The official AWS Golang SDK library has a simple ARN parsing function (Parse) which is not actually accurate if you need to know the exact resource's name and/or path and/or resource type (i.e. role, group, table, cluster, etc.)

This library correctly parse AWS ARN strings and outputs a BetterARN struct.

type BetterARN struct {
	// The partition that the resource is in. For standard AWS regions, the partition is "aws". If you have resources in
	// other partitions, the partition is "aws-partitionname". For example, the partition for resources in the China
	// (Beijing) region is "aws-cn".
	Partition string

	// The service namespace that identifies the AWS product (for example, Amazon S3, IAM, or Amazon RDS). For a list of
	// namespaces, see
	// http://docs.aws.amazon.com/general/latest/gr/aws-arns-and-namespaces.html#genref-aws-service-namespaces.
	Service string

	// The region the resource resides in. Note that the ARNs for some resources do not require a region, so this
	// component might be omitted.
	Region string

	// The ID of the AWS account that owns the resource, without the hyphens. For example, 123456789012. Note that the
	// ARNs for some resources don't require an account number, so this component might be omitted.
	AccountID string

	// The content of this part of the ARN varies by service. It often includes an indicator of the type of resource —
	// for example, an IAM user or Amazon RDS database - followed by a slash (/) or a colon (:), followed by the
	// resource name itself. Some services allows paths for resource names, as described in
	// http://docs.aws.amazon.com/general/latest/gr/aws-arns-and-namespaces.html#arns-paths.
	ResourceType string

	// The actual resource name that the ARN is pointing to;
	// for example, a DynamoDB table arn:aws:dynamodb:::table/thistableprod real name is thistableprod.
	Resource string

	// Paths can be use to logically separate resources like Organization Units for Users/Roles or specify subdirectory in S3 buckets.
	Path string
}

Example

package main

import (
	"fmt"
	"log"

	"github.com/notdodo/arner"
)

func main() {
	arn := "arn:aws:iam::111111111111:user/division_abc/subdivision_xyz/JaneDoe"

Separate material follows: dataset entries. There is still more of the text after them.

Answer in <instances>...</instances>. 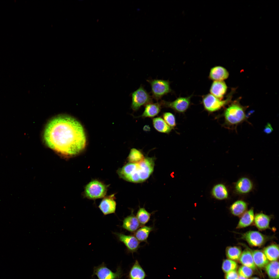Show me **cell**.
Here are the masks:
<instances>
[{
	"label": "cell",
	"mask_w": 279,
	"mask_h": 279,
	"mask_svg": "<svg viewBox=\"0 0 279 279\" xmlns=\"http://www.w3.org/2000/svg\"><path fill=\"white\" fill-rule=\"evenodd\" d=\"M227 89V86L223 81H214L212 84L210 92V94L216 98L222 100Z\"/></svg>",
	"instance_id": "4fadbf2b"
},
{
	"label": "cell",
	"mask_w": 279,
	"mask_h": 279,
	"mask_svg": "<svg viewBox=\"0 0 279 279\" xmlns=\"http://www.w3.org/2000/svg\"><path fill=\"white\" fill-rule=\"evenodd\" d=\"M148 81L151 86L153 97L157 100L171 91L170 82L168 80L154 79Z\"/></svg>",
	"instance_id": "5b68a950"
},
{
	"label": "cell",
	"mask_w": 279,
	"mask_h": 279,
	"mask_svg": "<svg viewBox=\"0 0 279 279\" xmlns=\"http://www.w3.org/2000/svg\"><path fill=\"white\" fill-rule=\"evenodd\" d=\"M115 198V194H113L105 197L101 202L99 207L104 215L115 212L116 205Z\"/></svg>",
	"instance_id": "7c38bea8"
},
{
	"label": "cell",
	"mask_w": 279,
	"mask_h": 279,
	"mask_svg": "<svg viewBox=\"0 0 279 279\" xmlns=\"http://www.w3.org/2000/svg\"><path fill=\"white\" fill-rule=\"evenodd\" d=\"M241 238L245 240L250 245L256 247L262 246L267 240L265 236L255 231H249L242 234Z\"/></svg>",
	"instance_id": "30bf717a"
},
{
	"label": "cell",
	"mask_w": 279,
	"mask_h": 279,
	"mask_svg": "<svg viewBox=\"0 0 279 279\" xmlns=\"http://www.w3.org/2000/svg\"><path fill=\"white\" fill-rule=\"evenodd\" d=\"M117 234L119 241L126 246L128 252L133 254L137 252L141 247L140 242L134 236L126 235L121 233Z\"/></svg>",
	"instance_id": "8fae6325"
},
{
	"label": "cell",
	"mask_w": 279,
	"mask_h": 279,
	"mask_svg": "<svg viewBox=\"0 0 279 279\" xmlns=\"http://www.w3.org/2000/svg\"><path fill=\"white\" fill-rule=\"evenodd\" d=\"M253 184L248 178L243 177L240 178L236 182L235 188L237 192L245 194L249 192L252 189Z\"/></svg>",
	"instance_id": "ac0fdd59"
},
{
	"label": "cell",
	"mask_w": 279,
	"mask_h": 279,
	"mask_svg": "<svg viewBox=\"0 0 279 279\" xmlns=\"http://www.w3.org/2000/svg\"><path fill=\"white\" fill-rule=\"evenodd\" d=\"M151 213L143 207H140L136 215L141 225L144 226L149 221Z\"/></svg>",
	"instance_id": "f1b7e54d"
},
{
	"label": "cell",
	"mask_w": 279,
	"mask_h": 279,
	"mask_svg": "<svg viewBox=\"0 0 279 279\" xmlns=\"http://www.w3.org/2000/svg\"><path fill=\"white\" fill-rule=\"evenodd\" d=\"M154 230V226H143L134 233V236L140 242L147 243L149 234Z\"/></svg>",
	"instance_id": "ffe728a7"
},
{
	"label": "cell",
	"mask_w": 279,
	"mask_h": 279,
	"mask_svg": "<svg viewBox=\"0 0 279 279\" xmlns=\"http://www.w3.org/2000/svg\"><path fill=\"white\" fill-rule=\"evenodd\" d=\"M241 250L239 247L236 246H229L226 250V255L230 259L234 260L238 259L241 254Z\"/></svg>",
	"instance_id": "4dcf8cb0"
},
{
	"label": "cell",
	"mask_w": 279,
	"mask_h": 279,
	"mask_svg": "<svg viewBox=\"0 0 279 279\" xmlns=\"http://www.w3.org/2000/svg\"><path fill=\"white\" fill-rule=\"evenodd\" d=\"M43 137L48 147L67 157L80 153L86 144L82 125L74 118L66 115L57 116L50 120L45 127Z\"/></svg>",
	"instance_id": "6da1fadb"
},
{
	"label": "cell",
	"mask_w": 279,
	"mask_h": 279,
	"mask_svg": "<svg viewBox=\"0 0 279 279\" xmlns=\"http://www.w3.org/2000/svg\"><path fill=\"white\" fill-rule=\"evenodd\" d=\"M223 115L226 124L231 128L247 120L245 108L238 102L231 103L225 110Z\"/></svg>",
	"instance_id": "3957f363"
},
{
	"label": "cell",
	"mask_w": 279,
	"mask_h": 279,
	"mask_svg": "<svg viewBox=\"0 0 279 279\" xmlns=\"http://www.w3.org/2000/svg\"><path fill=\"white\" fill-rule=\"evenodd\" d=\"M155 159L145 158L137 163L129 162L117 171L119 177L127 181L140 183L147 180L153 171Z\"/></svg>",
	"instance_id": "7a4b0ae2"
},
{
	"label": "cell",
	"mask_w": 279,
	"mask_h": 279,
	"mask_svg": "<svg viewBox=\"0 0 279 279\" xmlns=\"http://www.w3.org/2000/svg\"><path fill=\"white\" fill-rule=\"evenodd\" d=\"M273 130V128L271 125L269 123H268L265 127L264 129V132L267 134H268L271 133Z\"/></svg>",
	"instance_id": "d590c367"
},
{
	"label": "cell",
	"mask_w": 279,
	"mask_h": 279,
	"mask_svg": "<svg viewBox=\"0 0 279 279\" xmlns=\"http://www.w3.org/2000/svg\"><path fill=\"white\" fill-rule=\"evenodd\" d=\"M144 158L143 154L140 151L133 148L130 150L128 160L130 162L137 163L142 161Z\"/></svg>",
	"instance_id": "f546056e"
},
{
	"label": "cell",
	"mask_w": 279,
	"mask_h": 279,
	"mask_svg": "<svg viewBox=\"0 0 279 279\" xmlns=\"http://www.w3.org/2000/svg\"><path fill=\"white\" fill-rule=\"evenodd\" d=\"M108 187L99 181L92 180L85 187L84 196L87 198L91 199L102 198L106 195Z\"/></svg>",
	"instance_id": "277c9868"
},
{
	"label": "cell",
	"mask_w": 279,
	"mask_h": 279,
	"mask_svg": "<svg viewBox=\"0 0 279 279\" xmlns=\"http://www.w3.org/2000/svg\"><path fill=\"white\" fill-rule=\"evenodd\" d=\"M238 276L237 272L234 270L226 273L225 277L226 279H237Z\"/></svg>",
	"instance_id": "e575fe53"
},
{
	"label": "cell",
	"mask_w": 279,
	"mask_h": 279,
	"mask_svg": "<svg viewBox=\"0 0 279 279\" xmlns=\"http://www.w3.org/2000/svg\"><path fill=\"white\" fill-rule=\"evenodd\" d=\"M131 96V107L134 111H137L143 105L151 103V96L142 86L134 91Z\"/></svg>",
	"instance_id": "8992f818"
},
{
	"label": "cell",
	"mask_w": 279,
	"mask_h": 279,
	"mask_svg": "<svg viewBox=\"0 0 279 279\" xmlns=\"http://www.w3.org/2000/svg\"><path fill=\"white\" fill-rule=\"evenodd\" d=\"M147 276L144 270L138 261L136 260L129 272V279H144Z\"/></svg>",
	"instance_id": "2e32d148"
},
{
	"label": "cell",
	"mask_w": 279,
	"mask_h": 279,
	"mask_svg": "<svg viewBox=\"0 0 279 279\" xmlns=\"http://www.w3.org/2000/svg\"><path fill=\"white\" fill-rule=\"evenodd\" d=\"M242 215L236 227L237 229L246 227L254 221V216L253 208L245 212Z\"/></svg>",
	"instance_id": "d6986e66"
},
{
	"label": "cell",
	"mask_w": 279,
	"mask_h": 279,
	"mask_svg": "<svg viewBox=\"0 0 279 279\" xmlns=\"http://www.w3.org/2000/svg\"><path fill=\"white\" fill-rule=\"evenodd\" d=\"M93 275L96 276L98 279H120L123 273L120 267L118 268L116 272H113L103 263L94 267Z\"/></svg>",
	"instance_id": "9c48e42d"
},
{
	"label": "cell",
	"mask_w": 279,
	"mask_h": 279,
	"mask_svg": "<svg viewBox=\"0 0 279 279\" xmlns=\"http://www.w3.org/2000/svg\"><path fill=\"white\" fill-rule=\"evenodd\" d=\"M192 95L187 97H179L172 102L162 100L160 103L161 106L171 108L179 113H183L188 108Z\"/></svg>",
	"instance_id": "ba28073f"
},
{
	"label": "cell",
	"mask_w": 279,
	"mask_h": 279,
	"mask_svg": "<svg viewBox=\"0 0 279 279\" xmlns=\"http://www.w3.org/2000/svg\"><path fill=\"white\" fill-rule=\"evenodd\" d=\"M229 75V73L226 68L221 66H216L211 69L209 78L214 81H222L227 79Z\"/></svg>",
	"instance_id": "9a60e30c"
},
{
	"label": "cell",
	"mask_w": 279,
	"mask_h": 279,
	"mask_svg": "<svg viewBox=\"0 0 279 279\" xmlns=\"http://www.w3.org/2000/svg\"><path fill=\"white\" fill-rule=\"evenodd\" d=\"M230 97L225 100L220 99L211 94L203 97L202 102L205 109L210 112L217 111L226 105L230 101Z\"/></svg>",
	"instance_id": "52a82bcc"
},
{
	"label": "cell",
	"mask_w": 279,
	"mask_h": 279,
	"mask_svg": "<svg viewBox=\"0 0 279 279\" xmlns=\"http://www.w3.org/2000/svg\"><path fill=\"white\" fill-rule=\"evenodd\" d=\"M141 226L133 211L131 214L124 218L123 221L122 227L131 233H135Z\"/></svg>",
	"instance_id": "5bb4252c"
},
{
	"label": "cell",
	"mask_w": 279,
	"mask_h": 279,
	"mask_svg": "<svg viewBox=\"0 0 279 279\" xmlns=\"http://www.w3.org/2000/svg\"><path fill=\"white\" fill-rule=\"evenodd\" d=\"M237 267V264L234 261L230 259H226L223 261L222 269L224 272L227 273L235 270Z\"/></svg>",
	"instance_id": "1f68e13d"
},
{
	"label": "cell",
	"mask_w": 279,
	"mask_h": 279,
	"mask_svg": "<svg viewBox=\"0 0 279 279\" xmlns=\"http://www.w3.org/2000/svg\"><path fill=\"white\" fill-rule=\"evenodd\" d=\"M266 270L269 277L271 279H278L279 263L276 261L268 263L265 266Z\"/></svg>",
	"instance_id": "83f0119b"
},
{
	"label": "cell",
	"mask_w": 279,
	"mask_h": 279,
	"mask_svg": "<svg viewBox=\"0 0 279 279\" xmlns=\"http://www.w3.org/2000/svg\"><path fill=\"white\" fill-rule=\"evenodd\" d=\"M270 218L269 216L263 213L255 215L254 221L256 227L260 230H264L269 227Z\"/></svg>",
	"instance_id": "7402d4cb"
},
{
	"label": "cell",
	"mask_w": 279,
	"mask_h": 279,
	"mask_svg": "<svg viewBox=\"0 0 279 279\" xmlns=\"http://www.w3.org/2000/svg\"><path fill=\"white\" fill-rule=\"evenodd\" d=\"M252 254L255 265L260 268L265 267L268 263V260L264 253L258 250L252 251Z\"/></svg>",
	"instance_id": "603a6c76"
},
{
	"label": "cell",
	"mask_w": 279,
	"mask_h": 279,
	"mask_svg": "<svg viewBox=\"0 0 279 279\" xmlns=\"http://www.w3.org/2000/svg\"><path fill=\"white\" fill-rule=\"evenodd\" d=\"M263 251L268 260L272 261H276L278 258V246L276 244H272L266 247L264 249Z\"/></svg>",
	"instance_id": "484cf974"
},
{
	"label": "cell",
	"mask_w": 279,
	"mask_h": 279,
	"mask_svg": "<svg viewBox=\"0 0 279 279\" xmlns=\"http://www.w3.org/2000/svg\"><path fill=\"white\" fill-rule=\"evenodd\" d=\"M152 121L154 128L160 132L168 134L171 131L172 129L161 117L154 118Z\"/></svg>",
	"instance_id": "d4e9b609"
},
{
	"label": "cell",
	"mask_w": 279,
	"mask_h": 279,
	"mask_svg": "<svg viewBox=\"0 0 279 279\" xmlns=\"http://www.w3.org/2000/svg\"><path fill=\"white\" fill-rule=\"evenodd\" d=\"M211 193L213 197L218 200L224 199L228 197V192L226 187L221 183L214 185L212 189Z\"/></svg>",
	"instance_id": "44dd1931"
},
{
	"label": "cell",
	"mask_w": 279,
	"mask_h": 279,
	"mask_svg": "<svg viewBox=\"0 0 279 279\" xmlns=\"http://www.w3.org/2000/svg\"><path fill=\"white\" fill-rule=\"evenodd\" d=\"M161 106L160 103H151L145 105L144 111L142 114L137 117H153L157 115L160 112Z\"/></svg>",
	"instance_id": "e0dca14e"
},
{
	"label": "cell",
	"mask_w": 279,
	"mask_h": 279,
	"mask_svg": "<svg viewBox=\"0 0 279 279\" xmlns=\"http://www.w3.org/2000/svg\"><path fill=\"white\" fill-rule=\"evenodd\" d=\"M251 279H259V278H258L257 277H255L253 278H252Z\"/></svg>",
	"instance_id": "74e56055"
},
{
	"label": "cell",
	"mask_w": 279,
	"mask_h": 279,
	"mask_svg": "<svg viewBox=\"0 0 279 279\" xmlns=\"http://www.w3.org/2000/svg\"><path fill=\"white\" fill-rule=\"evenodd\" d=\"M239 261L244 266L253 270L256 269V266L253 261L251 252L248 250H245L241 254Z\"/></svg>",
	"instance_id": "cb8c5ba5"
},
{
	"label": "cell",
	"mask_w": 279,
	"mask_h": 279,
	"mask_svg": "<svg viewBox=\"0 0 279 279\" xmlns=\"http://www.w3.org/2000/svg\"><path fill=\"white\" fill-rule=\"evenodd\" d=\"M237 279H247V278L243 277V276H238L237 278Z\"/></svg>",
	"instance_id": "8d00e7d4"
},
{
	"label": "cell",
	"mask_w": 279,
	"mask_h": 279,
	"mask_svg": "<svg viewBox=\"0 0 279 279\" xmlns=\"http://www.w3.org/2000/svg\"><path fill=\"white\" fill-rule=\"evenodd\" d=\"M253 273L252 269L244 266L240 267L238 270V273L240 276L246 278L251 276Z\"/></svg>",
	"instance_id": "836d02e7"
},
{
	"label": "cell",
	"mask_w": 279,
	"mask_h": 279,
	"mask_svg": "<svg viewBox=\"0 0 279 279\" xmlns=\"http://www.w3.org/2000/svg\"><path fill=\"white\" fill-rule=\"evenodd\" d=\"M247 207V204L245 202L242 200H238L231 205L230 210L234 215L239 216L245 212Z\"/></svg>",
	"instance_id": "4316f807"
},
{
	"label": "cell",
	"mask_w": 279,
	"mask_h": 279,
	"mask_svg": "<svg viewBox=\"0 0 279 279\" xmlns=\"http://www.w3.org/2000/svg\"><path fill=\"white\" fill-rule=\"evenodd\" d=\"M162 117L165 122L172 128L176 126L175 119L173 114L169 112H165L163 113Z\"/></svg>",
	"instance_id": "d6a6232c"
}]
</instances>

	betterARN, err := arner.ParseARN(arn)
	if err != nil {
		log.Fatalln(err)
	}

	fmt.Println(betterARN)
}

Output will be:

{
  "Partition": "aws",
  "Service": "iam",
  "Region": "",
  "AccountID": "111111111111",
  "ResourceType": "user",
  "Resource": "JaneDoe",
  "Path": "division_abc/subdivision_xyz"
}

Why?

Because the default AWS SDK Golang library V2, for the previous example returns:

{
  "Partition": "aws",
  "Service": "iam",
  "Region": "",
  "AccountID": "111111111111",
  "Resource": "user/division_abc/subdivision_xyz/JaneDoe"
}

In my case I need the exact name of the resource, not the complete path plus the resource type plus other garbage.